Les licenciements se multiplient dans le secteur privé, tandis que, dans les services publics, les suppressions de postes continuent. Pour les interdire et unifier la riposte, un collectif d’organisations syndicales organise une manifestation nationale le samedi 23 janvier 2021 à Paris, à l’appel des salariéEs du voyagiste TUI, touchés par un plan de 600 licenciements. Une démarche malheureusement ignorée par l’appel à la grève CGT-Solidaires-FSU du 4 février 2021.

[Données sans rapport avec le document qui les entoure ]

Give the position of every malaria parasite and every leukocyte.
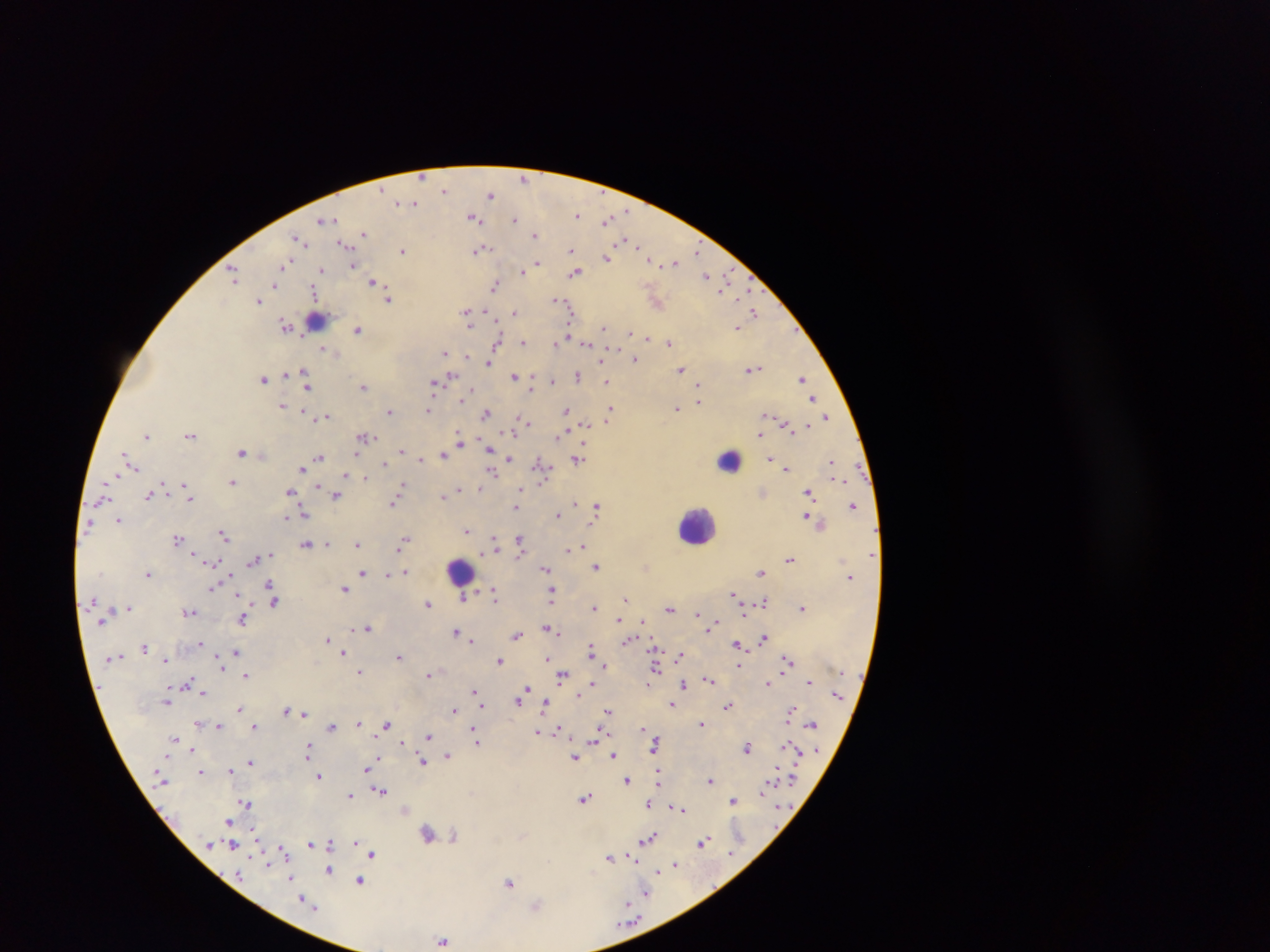
Approximate centers as x y in pixels.
Malaria parasites: 424 178; 523 178; 443 191; 490 193; 415 202; 625 209; 577 215; 475 218; 514 218; 332 219; 607 219; 321 220; 535 232; 362 233; 626 241; 303 242; 341 243; 482 249; 572 250; 402 251; 696 251; 606 258; 286 263; 538 263; 674 264; 353 265; 321 269; 521 271; 575 273; 706 274; 233 276; 371 281; 274 285; 496 286; 313 292; 558 299; 259 300; 389 300; 513 311; 753 311; 466 312; 484 312; 467 319; 286 325; 605 328; 359 330; 568 334; 629 334; 644 337; 565 340; 524 342; 671 342; 496 343; 555 343; 323 348; 446 353; 467 356; 635 360; 487 362; 599 363; 304 368; 681 368; 754 370; 577 374; 514 375; 451 377; 802 377; 264 379; 552 381; 607 383; 433 386; 305 387; 363 387; 472 390; 464 397; 814 399; 701 401; 282 405; 611 408; 678 408; 429 409; 566 410; 307 412; 390 412; 486 414; 518 416; 827 416; 771 417; 327 418; 524 422; 586 423; 786 425; 760 434; 147 436; 189 436; 367 436; 563 437; 459 439; 461 443; 487 448; 401 450; 242 451; 357 452; 442 456; 321 457; 422 458; 771 458; 510 459; 577 460; 384 463; 537 463; 829 463; 786 468; 303 469; 493 471; 345 475; 366 478; 840 478; 233 481; 402 486; 185 487; 319 487; 521 487; 292 492; 808 492; 337 495; 443 495; 147 497; 191 497; 392 503; 576 503; 598 504; 853 505; 515 508; 304 512; 559 515; 807 516; 288 517; 119 519; 467 530; 224 534; 405 537; 177 538; 494 538; 520 539; 358 543; 305 544; 584 545; 494 546; 400 548; 193 551; 566 551; 790 560; 253 562; 215 563; 598 566; 222 569; 545 569; 404 571; 362 573; 762 573; 147 574; 389 574; 268 584; 210 587; 346 589; 479 589; 495 593; 551 593; 238 594; 734 594; 464 597; 626 597; 237 598; 495 599; 274 602; 763 602; 428 604; 129 606; 804 606; 800 607; 593 608; 671 608; 190 613; 697 613; 242 620; 619 620; 642 622; 715 625; 368 627; 543 629; 550 629; 366 630; 708 630; 456 631; 554 632; 459 634; 559 634; 517 637; 764 637; 327 638; 471 642; 203 643; 736 644; 145 646; 653 647; 591 649; 343 652; 235 653; 680 655; 401 657; 546 659; 164 660; 788 660; 500 662; 605 665; 738 666; 223 669; 658 670; 360 671; 428 675; 562 675; 247 676; 190 678; 709 678; 188 681; 807 682; 767 683; 592 684; 685 684; 527 689; 472 692; 576 694; 202 695; 518 701; 545 702; 671 703; 481 705; 727 706; 239 708; 454 709; 607 709; 791 709; 287 710; 304 714; 359 723; 386 724; 703 724; 810 724; 196 725; 219 725; 256 726; 331 726; 558 727; 474 728; 641 729; 537 731; 429 736; 175 738; 593 740; 479 742; 401 744; 790 744; 785 745; 654 746; 308 747; 191 748; 749 749; 306 752; 449 754; 614 754; 378 756; 574 757; 250 763; 422 763; 249 764; 368 768; 230 770; 367 771; 201 772; 320 776; 659 777; 628 782; 710 782; 770 783; 789 783; 766 786; 380 792; 352 795; 585 798; 735 800; 245 803; 648 803; 734 805; 673 808; 685 809; 226 821; 254 831; 427 832; 454 836; 653 836; 650 839; 329 843; 704 843; 310 844; 353 844; 208 845; 281 846; 233 847; 284 850; 729 851; 373 854; 630 854; 610 859; 635 861; 675 863; 329 871; 659 872; 289 877; 359 879; 509 883; 646 893; 300 897; 629 903; 443 939.
No leukocytes observed.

L’appel des TUI répond à plusieurs problématiques majeures : rendre visible le sort de milliers de travailleurEs jetés dans le chômage, la précarité et la pauvreté ; rompre l’isolement et lutter ensemble ; refuser de devoir se borner à négocier un meilleur plan social ; se battre sur des revendications offensives contestant le pouvoir du patronat et de l’État. L’appel à manifester, signé par des syndicats de base CGT ou SUD, par la fédération SUD-PTT, par l’union syndicale Solidaires et par l’union départementale CGT des Hauts-de Seine, porte donc le mot d’ordre d’interdiction des licenciements et des suppressions de postes dans le privé comme dans le public : une première depuis deux décennies et la manifestation des LU en 2001.
Les organisations qui appellent à manifester savent bien que les luttes ont du mal à percer dans les boîtes et secteurs concernés et qu’il en faudra plus avant que n’émerge un véritable plan de bataille. Mais il était vital d’agir au moment où les médias et le gouvernement se focalisaient sur les difficulté des petitEs commerçantEs et où les confédérations syndicales, promptes à aller négocier avec le patronat sur le télétravail, ne proposaient strictement rien.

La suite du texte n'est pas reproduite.